Pacquiao sees early KO attempt by Morales Francis Ochoa Inquirer
November 14, 2006
LAS VEGAS — FILIPINO ring hero Manny Pacquiao has no doubt that Erik Morales will go all out to knock him cold early in their Grand Finale showdown on Saturday (Sunday morning in Manila) here.
“He’s going to try and knock me out in the early rounds,” Pacquiao told the Inquirer in Filipino.
“That’s the only chance he’s got. He’ll try to get me before he tires out.”
After a first night in the city where he conquered the world, Pacquiao said he was looking forward to thwarting the Mexican boxing legend yet again.
“I’m confident,” Pacquiao said.
Asked if his present state of mind could spill over to overconfidence, he clarified his remark: “I have lots of confidence in myself.”
The countdown to the mega-fight, the third and final encounter between the Filipino icon and the Mexican known as “El Terible,” has ticked down to just five days and Pacquiao is ready to cap his toughest training in his career.
The hard-hitting southpaw also expects Morales to stay away from a phone-booth brawl by opening up ring space and moving around a lot.
“There’s a chance he will run,” Pacquiao said. “In fact, if he gets hit hard and feels the pain, he’ll start running.
“I really feel he’s going to attack,” Pacquiao added. “He’s got a lot of pride. We’re going to hurt each other anyway, why not get on with it right away?”
Whatever Morales does, for Pacquiao, it doesn’t matter.
“If he charges but lets his guard down then all the better,” he said, adding such a move will allow him to introduce Morales to his right hook, a new weapon that is slowly becoming as potent as his pet left straight.
And with the knowledge that Morales has trained just as hard, Pacquiao said that at the final bell, win or lose, he will have no excuses.
“Once the fight ends [no matter what happens], there’ll be no excuses,” said the 27-year-old pride of Gen. Santos City. “Morales has trained differently this time.”
And so has Pacquiao. He has doubled road work every morning. And he has sparred a total of 157 rounds, the most in his career.
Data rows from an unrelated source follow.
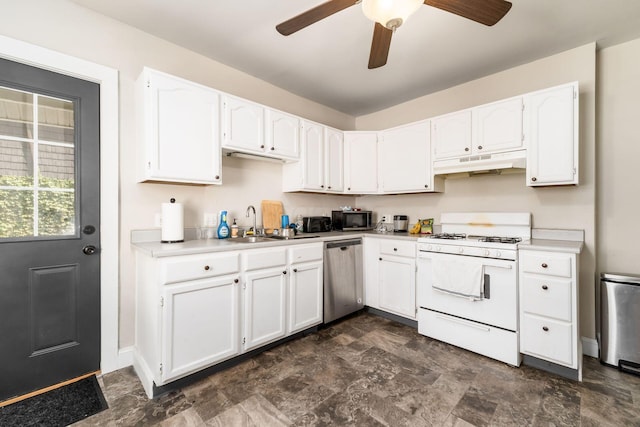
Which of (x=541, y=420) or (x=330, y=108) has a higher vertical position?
(x=330, y=108)

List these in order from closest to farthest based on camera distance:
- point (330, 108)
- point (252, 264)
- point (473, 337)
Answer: point (252, 264) → point (473, 337) → point (330, 108)

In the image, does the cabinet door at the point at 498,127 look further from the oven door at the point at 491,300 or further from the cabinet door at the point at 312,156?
the cabinet door at the point at 312,156

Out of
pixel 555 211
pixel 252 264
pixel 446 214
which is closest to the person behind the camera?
pixel 252 264

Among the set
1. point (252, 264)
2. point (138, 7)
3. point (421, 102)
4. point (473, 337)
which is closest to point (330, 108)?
point (421, 102)

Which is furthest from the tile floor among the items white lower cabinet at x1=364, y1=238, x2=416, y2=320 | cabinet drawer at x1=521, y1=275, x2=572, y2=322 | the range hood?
the range hood

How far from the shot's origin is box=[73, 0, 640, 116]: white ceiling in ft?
6.41

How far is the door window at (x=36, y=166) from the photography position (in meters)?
1.73

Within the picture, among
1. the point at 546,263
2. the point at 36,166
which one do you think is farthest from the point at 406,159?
the point at 36,166

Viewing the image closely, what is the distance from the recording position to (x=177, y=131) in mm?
2104

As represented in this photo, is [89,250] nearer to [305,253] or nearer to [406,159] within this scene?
[305,253]

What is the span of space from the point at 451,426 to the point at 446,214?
2.07 metres

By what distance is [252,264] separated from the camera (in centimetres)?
216

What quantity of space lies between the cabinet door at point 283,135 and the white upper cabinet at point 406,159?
1.14m

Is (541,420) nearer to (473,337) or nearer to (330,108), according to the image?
(473,337)
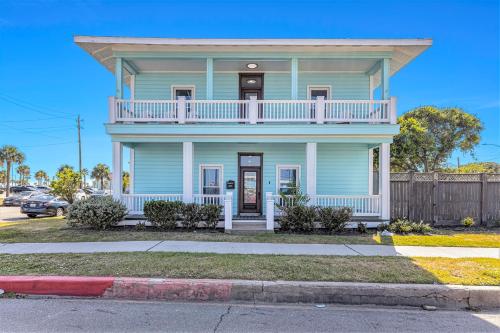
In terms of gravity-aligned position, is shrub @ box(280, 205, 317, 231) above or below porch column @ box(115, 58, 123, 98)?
below

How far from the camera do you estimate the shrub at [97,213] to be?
410 inches

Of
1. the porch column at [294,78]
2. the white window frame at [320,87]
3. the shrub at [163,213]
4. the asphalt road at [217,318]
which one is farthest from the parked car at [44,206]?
the asphalt road at [217,318]

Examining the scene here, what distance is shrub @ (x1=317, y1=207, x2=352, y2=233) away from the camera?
1041 centimetres

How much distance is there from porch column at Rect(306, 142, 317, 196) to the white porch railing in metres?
0.29

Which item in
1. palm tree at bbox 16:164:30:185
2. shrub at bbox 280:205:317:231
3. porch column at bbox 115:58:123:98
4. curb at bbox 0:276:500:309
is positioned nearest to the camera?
curb at bbox 0:276:500:309

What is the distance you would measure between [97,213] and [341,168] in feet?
31.7

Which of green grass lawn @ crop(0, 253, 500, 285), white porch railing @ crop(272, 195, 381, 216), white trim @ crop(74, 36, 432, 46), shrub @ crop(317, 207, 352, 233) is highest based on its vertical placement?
white trim @ crop(74, 36, 432, 46)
Pacquiao also expects Morales to make the 130-pound weight limit, an issue that has become almost synonymous to the November 18 super featherweight fight at the Thomas and Mack Center.
“I think he’s going to make it,” said Pacquiao (42-3-2, 32 KOs).
Morales (48-4, 34 KOs) is bound by contract to pay $500,000 for every pound he weighs above the weight limit.
Then, with a naughty smile on his face and his eyebrows raised, Pacquiao said: “They moved the weigh-in early. That gives him more time to recover.”
The weigh-in is slated at 2:30 p.m. Thursday. His previous bouts with Morales had 4 p.m. schedules.